Malheureusement, la victime, aux yeux de la foule, réunit suffisamment d’éléments pour mériter une telle violence. En effet, il représente l’Autre, celui qui ne nous ressemble pas. Il ne s’agit pas de l’ami potentiel dont parle Levinas. La foule vit l’instant d’un être narcissique qui réduit l’Autre au rang d’objet sans aucune valeur. En fait, la foule ne fait pas passer l’Autre avant le Même. Elle extériorise l’Autre. Pour elle, c’est le Moi ou le Nous de la foule qui décide et imagine le monde qui nous entoure à sa guise.
Pour la foule, l’Autre c’est le loup et l’enfer dont parlent Hobbes et Sartre dans leurs écrits ; il est un ennemi potentiel qu’il faut prendre en considération. Bref, la victime n’appartient pas au groupe agissant en meute d’humains sans aucune morale, qui l’a accusé pour ensuite l’éliminer physiquement et de surcroit publiquement dans un spectacle horrifiant dépassant l’imagination des plus grands réalisateurs de films d’horreur. Gustave Lebon dit à ce propos :
Aussi, par le fait seul qu’il fait partie d’une foule organisée, l’homme descend de plusieurs degrés sur l’échelle de la civilisation. Isolé, c’était peut-être un individu cultivé, en foule c’est un barbare, c’est-à-dire un instinctif. Il a la spontanéité, la violence, la férocité, et aussi les enthousiasmes et les héroïsmes des êtres primitifs. Il tend à s’en rapprocher encore par la facilité avec laquelle il se laisse impressionner par des mots, des images qui sur chacun des individus isolés composant la foule seraient tout à fait sans action et conduire à des actes contraires à ses intérêts les plus évidents et à ses habitudes les plus connues.
Dans ce texte, Lebon décrit la mécanique qui pousse la foule à commettre des actes violents. Certes, cette violence dépassant tout l’entendement, mais elle est, sans équivoque et contrairement à ce que pensait Lebon, un acte humain, car l’animal, à mon sens, n’est pas capable de commettre de telles cruautés. Le comportement humain démontre que la culture et la civilisation sont capables de violences plus importantes que ce que la nature est capable de produire.

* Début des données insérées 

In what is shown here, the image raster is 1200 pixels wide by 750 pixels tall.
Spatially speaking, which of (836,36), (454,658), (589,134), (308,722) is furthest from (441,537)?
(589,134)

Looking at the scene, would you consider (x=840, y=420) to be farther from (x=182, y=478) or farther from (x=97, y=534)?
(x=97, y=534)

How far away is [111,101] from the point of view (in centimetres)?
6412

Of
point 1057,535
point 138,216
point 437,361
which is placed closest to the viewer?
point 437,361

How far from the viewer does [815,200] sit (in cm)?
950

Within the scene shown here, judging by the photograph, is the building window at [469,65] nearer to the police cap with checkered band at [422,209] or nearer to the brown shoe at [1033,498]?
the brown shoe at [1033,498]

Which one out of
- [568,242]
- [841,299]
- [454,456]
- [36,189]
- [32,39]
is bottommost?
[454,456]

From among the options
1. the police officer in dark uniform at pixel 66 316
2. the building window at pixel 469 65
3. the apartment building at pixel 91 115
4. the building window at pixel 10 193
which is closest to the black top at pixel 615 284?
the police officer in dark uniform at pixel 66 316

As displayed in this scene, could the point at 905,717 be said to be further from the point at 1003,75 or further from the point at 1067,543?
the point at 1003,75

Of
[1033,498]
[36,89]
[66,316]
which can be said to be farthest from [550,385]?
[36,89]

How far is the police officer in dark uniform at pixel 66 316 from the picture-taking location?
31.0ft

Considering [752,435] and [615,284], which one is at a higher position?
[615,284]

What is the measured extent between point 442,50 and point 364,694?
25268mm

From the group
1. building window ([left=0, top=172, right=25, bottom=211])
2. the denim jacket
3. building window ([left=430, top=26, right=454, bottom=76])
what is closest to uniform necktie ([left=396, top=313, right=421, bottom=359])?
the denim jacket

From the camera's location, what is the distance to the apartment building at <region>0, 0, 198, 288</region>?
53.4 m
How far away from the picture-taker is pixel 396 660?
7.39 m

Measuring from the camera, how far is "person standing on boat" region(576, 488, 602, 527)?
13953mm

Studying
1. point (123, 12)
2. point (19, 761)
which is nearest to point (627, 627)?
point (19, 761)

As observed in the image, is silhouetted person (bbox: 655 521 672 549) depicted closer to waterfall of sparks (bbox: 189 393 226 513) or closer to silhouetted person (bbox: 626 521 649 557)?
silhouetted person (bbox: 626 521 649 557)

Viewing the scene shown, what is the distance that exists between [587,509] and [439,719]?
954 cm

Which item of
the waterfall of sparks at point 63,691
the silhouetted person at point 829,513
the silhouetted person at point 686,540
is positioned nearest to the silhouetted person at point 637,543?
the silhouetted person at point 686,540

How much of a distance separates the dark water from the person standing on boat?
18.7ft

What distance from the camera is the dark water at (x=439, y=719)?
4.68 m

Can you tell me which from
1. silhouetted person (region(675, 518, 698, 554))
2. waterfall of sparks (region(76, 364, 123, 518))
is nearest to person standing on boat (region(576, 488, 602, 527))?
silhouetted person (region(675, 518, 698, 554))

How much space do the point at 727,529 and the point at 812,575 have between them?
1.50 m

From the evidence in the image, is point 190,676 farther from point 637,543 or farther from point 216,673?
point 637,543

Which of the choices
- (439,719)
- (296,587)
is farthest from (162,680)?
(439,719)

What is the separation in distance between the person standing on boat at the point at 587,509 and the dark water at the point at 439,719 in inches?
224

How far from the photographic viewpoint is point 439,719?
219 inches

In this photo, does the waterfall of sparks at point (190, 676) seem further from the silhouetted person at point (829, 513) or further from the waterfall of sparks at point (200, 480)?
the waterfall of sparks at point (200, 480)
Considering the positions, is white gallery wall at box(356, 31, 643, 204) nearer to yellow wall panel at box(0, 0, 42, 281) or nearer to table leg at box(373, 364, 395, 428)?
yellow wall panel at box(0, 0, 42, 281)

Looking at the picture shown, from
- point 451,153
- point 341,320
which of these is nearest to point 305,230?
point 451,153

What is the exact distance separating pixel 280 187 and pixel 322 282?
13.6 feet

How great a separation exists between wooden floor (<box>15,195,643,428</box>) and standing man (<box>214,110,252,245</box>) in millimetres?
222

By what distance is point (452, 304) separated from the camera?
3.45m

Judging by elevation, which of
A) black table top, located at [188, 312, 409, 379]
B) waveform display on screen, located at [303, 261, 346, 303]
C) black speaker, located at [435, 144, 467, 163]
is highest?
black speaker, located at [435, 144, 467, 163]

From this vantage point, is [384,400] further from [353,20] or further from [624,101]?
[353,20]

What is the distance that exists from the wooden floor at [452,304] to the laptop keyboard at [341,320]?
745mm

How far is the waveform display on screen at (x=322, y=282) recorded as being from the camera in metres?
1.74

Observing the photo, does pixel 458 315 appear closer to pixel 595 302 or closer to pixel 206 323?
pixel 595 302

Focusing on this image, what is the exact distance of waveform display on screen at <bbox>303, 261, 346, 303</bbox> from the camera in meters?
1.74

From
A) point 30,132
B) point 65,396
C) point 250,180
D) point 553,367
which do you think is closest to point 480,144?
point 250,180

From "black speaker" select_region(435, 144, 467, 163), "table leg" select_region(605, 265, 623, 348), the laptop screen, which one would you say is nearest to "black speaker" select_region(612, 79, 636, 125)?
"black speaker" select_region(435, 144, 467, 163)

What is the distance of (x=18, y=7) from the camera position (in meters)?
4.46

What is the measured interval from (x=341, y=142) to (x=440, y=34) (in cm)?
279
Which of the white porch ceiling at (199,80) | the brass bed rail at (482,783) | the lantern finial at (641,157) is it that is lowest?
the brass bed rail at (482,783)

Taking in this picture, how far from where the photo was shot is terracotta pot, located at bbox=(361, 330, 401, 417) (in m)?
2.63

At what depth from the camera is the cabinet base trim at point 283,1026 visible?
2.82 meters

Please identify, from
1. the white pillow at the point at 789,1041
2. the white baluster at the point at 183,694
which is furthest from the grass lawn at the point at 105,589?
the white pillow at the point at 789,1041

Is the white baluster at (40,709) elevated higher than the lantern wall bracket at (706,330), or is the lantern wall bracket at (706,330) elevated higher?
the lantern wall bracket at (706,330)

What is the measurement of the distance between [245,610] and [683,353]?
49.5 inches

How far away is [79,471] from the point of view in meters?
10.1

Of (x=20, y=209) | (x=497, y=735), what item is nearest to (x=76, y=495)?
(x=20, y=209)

Ce qui est inquiétant dans cette histoire est que des personnes sur les réseaux sociaux, incapables de faire une différence entre un peuple et une foule, arrivent à trouver des justifications à cette cruauté. En fait, elles agissent comme les individus de la foule, alors qu’elles pensent défendre une région ou un peuple.
Elles participent sans le savoir à l’âme collective de la foule qui est derrière ce lynchage cruel. Dans l’âme collective de la foule, les aptitudes intellectuelles des individus s’effacent pour se laisser emporter par l’esprit de la foule vers l’irréparable.